* [DOCUMENT EXTRACT]:
※

Everything that is on the web was created by someone. While this statement is logical, it must be understood in terms of ownership. Even if you take a photograph and upload it to a website, you still have the right to determine if you want others to use it, alter it, or sell it.
Creative Commons helps people identify way for others to use their web-based materials. Creative Commons developed a set of licenses that can be used to communicate the wishes of the creator.
Creative commons licenses are organized into 4 main categories that can be combined:
This license lets others distribute, remix, tweak, and build upon your work, even commercially, as long as they credit you for the original creation. This is the most accommodating of licenses offered.
This license lets others remix, tweak, and build upon your work non-commercially. The new works must be non-commercial, but they don’t have to license their derivative works on the same terms as the original work.
- No Derivative Works:
This license allows for redistribution, commercial and non-commercial, as long as the work is passed along unchanged.
- Share Alike:
This license lets others remix, tweak, and build upon your work even for commercial reasons, as long as they license their new creations under the identical terms as the original. All new works based on yours will carry the same license.
Flickr is a photograph sharing website. Millions of pictures from around the world have been uploaded to Flickr. Many creators have chosen to use Creative Commons licenses to communicate to others how they wish their images to be used.
You may search Flickr by keyword and find images under Creative Commons license by visiting: http://www.flickr.com/creativecommons/
- To search under specific licenses, click the [See more] link on the bottom right side of the license type.
Searching Flickr/Creative Commons by keyword:
- Enter a keyword and click [Search].
- Once you find an image you’d like to use, click on the image [Title].
- On the bottom right side of the image, click the [Download this image] button.
- Select the size image you’d like to save. For D2L Discussion Posts, select [Medium].

※

* [DATA ENTRIES]:
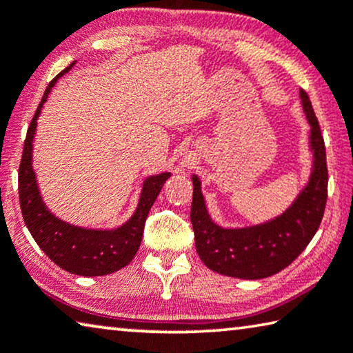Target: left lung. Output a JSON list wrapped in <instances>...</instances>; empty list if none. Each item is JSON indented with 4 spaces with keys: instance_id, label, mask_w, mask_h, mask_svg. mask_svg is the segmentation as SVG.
Returning <instances> with one entry per match:
<instances>
[{
    "instance_id": "obj_1",
    "label": "left lung",
    "mask_w": 353,
    "mask_h": 353,
    "mask_svg": "<svg viewBox=\"0 0 353 353\" xmlns=\"http://www.w3.org/2000/svg\"><path fill=\"white\" fill-rule=\"evenodd\" d=\"M303 111L311 125L310 146L312 171L307 185L292 205L262 225L225 229L215 225L201 193V181L193 176V201L190 220L201 261L216 273L242 279L275 275L297 259L321 225L327 204L328 170L325 143L305 89H300Z\"/></svg>"
}]
</instances>
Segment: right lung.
<instances>
[{
	"mask_svg": "<svg viewBox=\"0 0 353 353\" xmlns=\"http://www.w3.org/2000/svg\"><path fill=\"white\" fill-rule=\"evenodd\" d=\"M75 61L61 74L50 81L48 88L43 94L42 102L39 103L36 114L32 117L26 132V139L23 146L19 168V198L21 215L25 225L31 232L43 253L52 259L56 265L64 268L65 272L81 276H102L121 270L128 265L135 257L137 251L141 245L144 223H146L150 207L159 196L161 187L165 185L170 172L150 176L143 183L141 196L138 201L135 214L124 225L99 231V229H86L72 226L69 223L59 220L47 209L41 198L34 170H32V141L37 127V117L41 114L43 103L52 88L56 85L59 77L67 74Z\"/></svg>",
	"mask_w": 353,
	"mask_h": 353,
	"instance_id": "1",
	"label": "right lung"
}]
</instances>
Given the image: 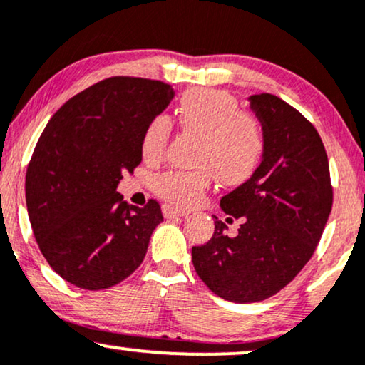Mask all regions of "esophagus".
<instances>
[{"label":"esophagus","mask_w":365,"mask_h":365,"mask_svg":"<svg viewBox=\"0 0 365 365\" xmlns=\"http://www.w3.org/2000/svg\"><path fill=\"white\" fill-rule=\"evenodd\" d=\"M187 210H182V208H177L173 205H168V203H165L163 205V217L165 218H177V217H185L187 215Z\"/></svg>","instance_id":"obj_1"}]
</instances>
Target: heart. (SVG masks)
<instances>
[{"label": "heart", "mask_w": 365, "mask_h": 365, "mask_svg": "<svg viewBox=\"0 0 365 365\" xmlns=\"http://www.w3.org/2000/svg\"><path fill=\"white\" fill-rule=\"evenodd\" d=\"M177 123L190 137L200 140L195 170H168L155 178V192L180 207H190L205 195L213 178L223 187L249 182L267 153V132L255 115L242 111L235 96L222 90L187 91L177 106ZM172 137V120L152 118L142 133V155L157 163L165 157Z\"/></svg>", "instance_id": "1"}]
</instances>
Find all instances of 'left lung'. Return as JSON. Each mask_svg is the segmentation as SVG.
Here are the masks:
<instances>
[{
    "instance_id": "obj_1",
    "label": "left lung",
    "mask_w": 365,
    "mask_h": 365,
    "mask_svg": "<svg viewBox=\"0 0 365 365\" xmlns=\"http://www.w3.org/2000/svg\"><path fill=\"white\" fill-rule=\"evenodd\" d=\"M252 110L267 132L260 168L220 200L222 210L239 218L235 237L215 218L205 245L192 249L203 284L237 304L260 302L280 292L314 255L332 210L329 158L315 126L270 93L250 96Z\"/></svg>"
}]
</instances>
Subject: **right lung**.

※

* [EXERCISES]:
1 > In the Creative Commons text, which license permits redistribution only if the work is passed along unchanged?
2 > Quote the Creative Commons text between "Flickr is a" and "the image [Title].", inclusive.

* [EXPECTED ANSWERS]:
1 > No Derivative Works

2 >
Flickr is a photograph sharing website. Millions of pictures from around the world have been uploaded to Flickr. Many creators have chosen to use Creative Commons licenses to communicate to others how they wish their images to be used.
You may search Flickr by keyword and find images under Creative Commons license by visiting: http://www.flickr.com/creativecommons/
- To search under specific licenses, click the [See more] link on the bottom right side of the license type.
Searching Flickr/Creative Commons by keyword:
- Enter a keyword and click [Search].
- Once you find an image you’d like to use, click on the image [Title].